Na prática, afirmou o processualista, todo valor que exceder os 50 salários mínimos pode ser penhorado. Se a remuneração for menor que isso, cabe ao julgador avaliar se é ou não o caso de penhora. “No caso concreto, se o juiz verificar que a pessoa não precisa de 40, 30, 20 salários mínimos para viver, mas apenas de 10, o restante poderia ser penhorado.”
Considerando o valor do salário mínimo de R$ 1.320, a ser pago a partir de 1º de maio, o limite estabelecido em lei chega a R$ 66 mil. “Preferia que o legislador tivesse estabelecido um critério objetivo palpável. Diante dessa falta de realidade do legislador, acho que o Superior Tribunal de Justiça teve de fazer essa interpretação proativa,” considerou Gajardoni.

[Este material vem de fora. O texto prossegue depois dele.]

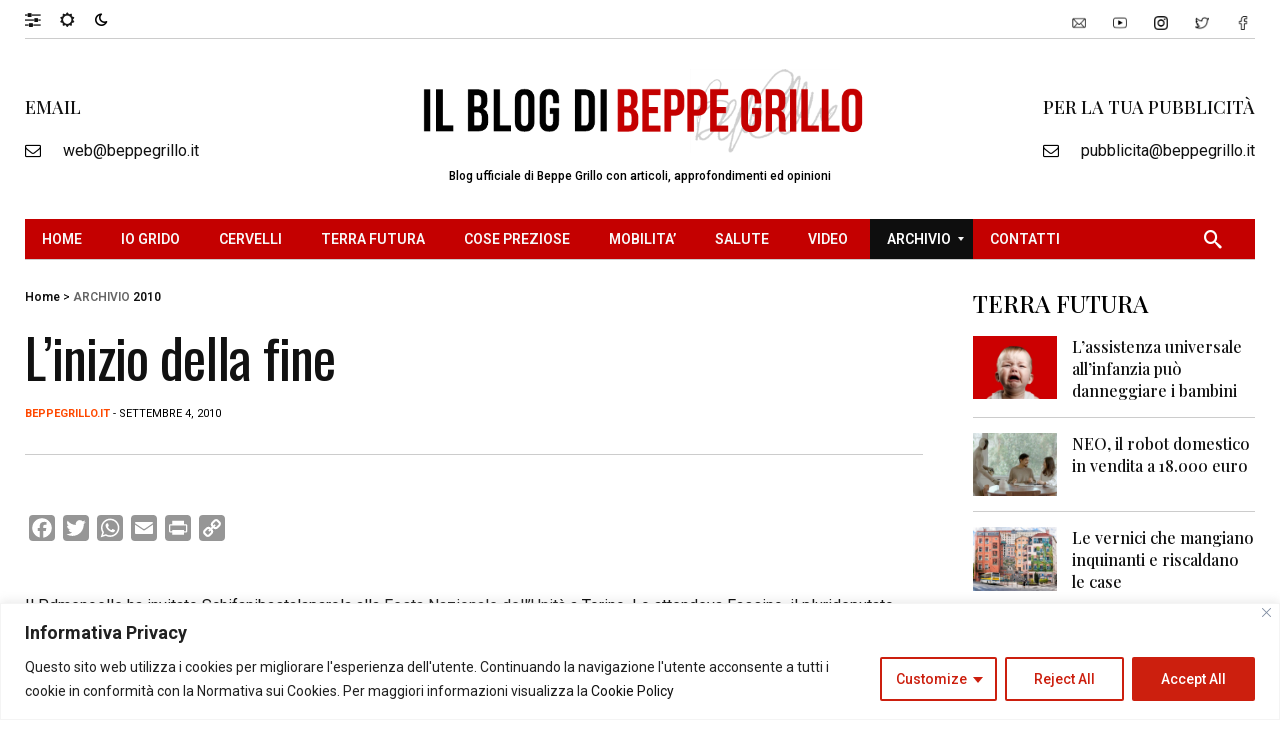

--- FILE ---
content_type: text/html; charset=utf-8
request_url: https://www.google.com/recaptcha/api2/aframe
body_size: 114
content:
<!DOCTYPE HTML><html><head><meta http-equiv="content-type" content="text/html; charset=UTF-8"></head><body><script nonce="wYEfTeuHautcjkuAUKhQMA">/** Anti-fraud and anti-abuse applications only. See google.com/recaptcha */ try{var clients={'sodar':'https://pagead2.googlesyndication.com/pagead/sodar?'};window.addEventListener("message",function(a){try{if(a.source===window.parent){var b=JSON.parse(a.data);var c=clients[b['id']];if(c){var d=document.createElement('img');d.src=c+b['params']+'&rc='+(localStorage.getItem("rc::a")?sessionStorage.getItem("rc::b"):"");window.document.body.appendChild(d);sessionStorage.setItem("rc::e",parseInt(sessionStorage.getItem("rc::e")||0)+1);localStorage.setItem("rc::h",'1762542580494');}}}catch(b){}});window.parent.postMessage("_grecaptcha_ready", "*");}catch(b){}</script></body></html>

Alessandro Fonseca, sócio de gestão patrimonial, família e sucessões do Mattos Filho, fez eco à opinião. Segundo o advogado, havia um excesso de proteção ao devedor, sendo que, do lado do credor, nem sempre há “uma pessoa abastada, que não precisa do dinheiro.”
“Do ponto de vista jurídico, é uma decisão boa,” porque dá ao credor a possibilidade de “resolver sua vida com mais agilidade e contribui para o equilíbrio do contrato que foi celebrado”. “A relativização é bem-vinda,” concluiu Fonseca, que espera um aumento de medidas nesse sentido a partir de agora.
A tarefa de fazer a avaliação é do magistrado, mas a produção de provas deve ficar nas mãos do credor. De acordo com Andre Roque, professor de Direito Processual Civil da UFRJ e sócio de Gustavo Tepedino Advogados, é o credor quem precisa comprovar que o salário do devedor é o bastante para a subsistência, assim como para o pagamento do crédito.
“Os principais impactados são os profissionais liberais e empregados com alta remuneração,” afirmou Roque. “É uma decisão judicial focada nas pessoas que não mantêm um patrimônio penhorável em seu nome (acima de 50 salários mínimos), mas que recebem altos rendimentos e poderiam arcar com a dívida destinando um percentual de sua remuneração.”
José Carlos Baptista Puoli, da Faculdade de Direito da USP, no entanto, viu problemas na decisão. Para ele, primeiro, estão na mira todos os devedores assalariados, porque dependerá do caso a caso. Isso, no mais, trará uma série de dificuldades por haver diversas variáveis a serem consideradas, como o preço do aluguel, o valor da escola dos filhos, gastos médicos.
“Você tira algo que hoje é objetivo e coloca coisas muito subjetivas no lugar. Qual vai ser o parâmetro?,” questionou. “O magistrado terá que fazer uma fundamentação rica, e isso é um ponto de preocupação. As decisões serão dadas com esse nível de detalhamento para nos dar segurança de que aquilo é razoável e justo no caso concreto?.”
Puoli também disse ser “preocupante” o fato de os ministros terem afastado o critério da lei sem que a regra tenha sido declarada inconstitucional. A questão é saber em que situação e com base em quais critérios o dispositivo pode ser afastado daqui para frente. Isso só ficará claro após a publicação do acórdão, afirmou.
A decisão foi tomada pela Corte Especial do STJ, responsável por uniformizar a interpretação dos órgãos especializados do Tribunal, no EREsp 1.874.222.
Dessa forma, o entendimento deverá ser considerado por outros magistrados. Ainda cabe recurso ao Supremo Tribunal Federal (STF).